Le tout-pouvoir du désir de l’Autre cause l’affect éprouvé qu’il s’agisse d’amour ou de haine : dans cette mise-en scène, le fantasmant est dans la position de celui auquel soit on offre le plaisir de voir, d’entendre et d’être, soit être celui qui est

rejeté par le vu, l’entendu et l’existant. L’accessibilité du processus secondaire se fait par la perception de l’écart entre l’affect du monde et l’affect du phantasmant.

Le postulat du processus primaire est donc celui-ci : « Tout ce qui témoigne de l’existence du hors-soi sera interprété comme manifestation du désir de l’Autre, l’éprouvé du phantasmant comme effet de la réponse que ce désir attend ou impose » (Aulagnier, 1975, p. 87). Cette mise en scène suppose donc deux objets et à l’extérieur de cette scène, un regard qui la contemple et éprouve du plaisir ou du déplaisir.

3.3.5.2 Les prototypes du secondaire avant les images de mots :

Précédant les images de mots, il existe néanmoins des prototypes du secondaire. L’auteure identifie et distingue le prototype identificatoire, le prototype de l’Œdipe et le prototype de la castration.

Premièrement, le prototype identificatoire désigne une réflexion sur elle- même de l’activité du primaire, à la source du sujet de l’inconscient. Ce résultat est la réponse donnée par le primaire lorsqu’il interprète le désir projeté sur l’Autre. Cette mise en scène de la relation entre le désir de la mère et le plaisir de l’infans repose sur la projection d’un Autre désirant et l’introjection sur la scène psychique d’un désir qui est imputé à l’Autre. Plusieurs scénarii différents peuvent être imaginés en fonction des relations à travers lesquelles, la psyché interprète les situations de rencontre entre la bouche et le sein, que ce soit dans le sens du plaisir ou du déplaisir.
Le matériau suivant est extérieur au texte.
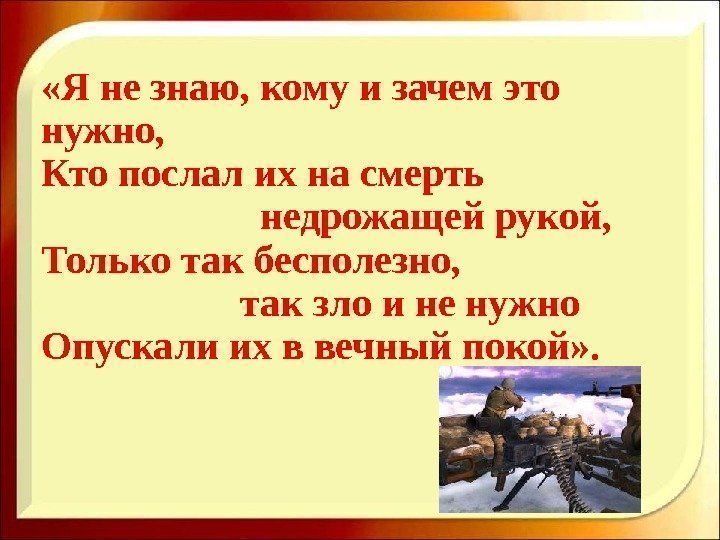 «Я не знаю, кому и зачем это нужно,
Кто послал их на смерть
недрожащей рукой,
Только так бесполезно,
так зло и не нужно
Опускали их в вечный покой».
Deuxièmement, le prototype de l’Œdipe intervient lorsque l’infans sera convaincu qu’il n’est pas l’objet exclusif du désir de la mère. L’Autre désire un ailleurs qui le déloge de cette position privilégiée, si bien que l’objet x deviendra le représentant d’un attribut paternel. De plus, il s’agit d’un appendice qui peut soit compléter le corps de la mère, l’agresser, lui donner quelque chose, soit lui enlever un morceau. Par ailleurs, le précurseur de l’Œdipe pour cet infans, n’est rien d’autre que ce qui de l’Œdipe parental, se fraye un accès. Lorsque le primaire partage un espace psychique avec le secondaire parental, tout évènement affectif sera marqué par l’Œdipe parental, c’est-à-dire par ce qui doit rester refoulé. De plus, cet Œdipe parental historise le désir dans l’ordre humain, c’est-à-dire que la manière dont ces parents se comportent avec leur enfant réel sera toujours marquée par les « affects » anciens éprouvés il y a longtemps.

Troisièmement, le prototype de castration se manifeste par une angoisse de mutilation qui est le résultat d’une figuration, qui se sert du corps pour représenter sa relation au plaisir érogène et au désir de l’Autre. Tout évènement, survenant dans le monde, désigne pour le phantasmant, un accident qui affecte son corps ou celui de l’Autre. Que ce soit son corps agressé ou le corps complété de la mère, la contemplation de l’agression pose le regardant dans une position de mutilé ou d’unifié puisque c’est la conséquence du désir imputé aux acteurs de la mise en scène.

3.3.5.3 L’introduction de l’image de mot :

Aulagnier (1975) prétend que l’inscription psychique de l’image de mot prend toute sa place dans le fonctionnement des processus primaires. Elle pose l’hypothèse selon laquelle la représentation d’une idée nécessite d’adjoindre aux représentations de choses, des représentations de mot, que la psyché doit à la perception des sons et des voix, une fois qu’ils peuvent être signifiés. Il faut donc que cette perception acoustique se transforme en une perception d’une signification qui est émise par la voix de l’Autre. Ainsi, le couplage de l’acoustique à la signification met en place un système de signification respectant le postulat du primaire, c’est-à-dire qu’il démontre le tout-pouvoir du désir de l’Autre.